Duplicate the lines of the records starting at the one containing "this 800×600 image." and ending at the one containing "cracked pavement [1, 223, 800, 596]", including both of those lines.

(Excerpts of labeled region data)

::::

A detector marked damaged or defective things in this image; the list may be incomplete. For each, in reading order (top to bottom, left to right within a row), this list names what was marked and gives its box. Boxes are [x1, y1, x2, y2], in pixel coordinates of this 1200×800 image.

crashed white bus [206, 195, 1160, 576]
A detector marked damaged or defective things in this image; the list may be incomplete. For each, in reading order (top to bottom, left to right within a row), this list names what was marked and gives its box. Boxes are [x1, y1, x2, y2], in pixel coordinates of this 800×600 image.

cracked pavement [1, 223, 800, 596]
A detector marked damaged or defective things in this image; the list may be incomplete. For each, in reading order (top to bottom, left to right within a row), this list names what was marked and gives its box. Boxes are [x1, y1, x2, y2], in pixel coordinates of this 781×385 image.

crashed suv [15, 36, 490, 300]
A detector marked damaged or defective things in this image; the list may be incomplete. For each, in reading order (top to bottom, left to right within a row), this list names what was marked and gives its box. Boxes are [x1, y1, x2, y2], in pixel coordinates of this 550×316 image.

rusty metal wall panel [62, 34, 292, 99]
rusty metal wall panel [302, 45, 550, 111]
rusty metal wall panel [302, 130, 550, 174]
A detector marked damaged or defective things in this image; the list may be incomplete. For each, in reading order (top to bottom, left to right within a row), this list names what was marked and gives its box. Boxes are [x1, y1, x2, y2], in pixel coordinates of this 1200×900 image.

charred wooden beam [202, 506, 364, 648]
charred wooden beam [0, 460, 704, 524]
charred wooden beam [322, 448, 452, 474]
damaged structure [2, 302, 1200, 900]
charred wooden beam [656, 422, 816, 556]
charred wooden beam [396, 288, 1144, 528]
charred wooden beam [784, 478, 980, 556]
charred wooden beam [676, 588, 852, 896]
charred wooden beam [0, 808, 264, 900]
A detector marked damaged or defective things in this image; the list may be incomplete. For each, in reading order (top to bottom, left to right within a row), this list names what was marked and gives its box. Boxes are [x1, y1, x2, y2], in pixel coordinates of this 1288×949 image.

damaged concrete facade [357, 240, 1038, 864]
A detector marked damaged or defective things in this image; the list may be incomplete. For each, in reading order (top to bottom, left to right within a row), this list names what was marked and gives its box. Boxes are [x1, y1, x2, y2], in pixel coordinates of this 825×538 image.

::::

(Answer for this exercise)
A detector marked damaged or defective things in this image; the list may be incomplete. For each, in reading order (top to bottom, left to right within a row), this list names what was marked and gives its box. Boxes are [x1, y1, x2, y2], in pixel coordinates of this 800×600 image.

cracked pavement [1, 223, 800, 596]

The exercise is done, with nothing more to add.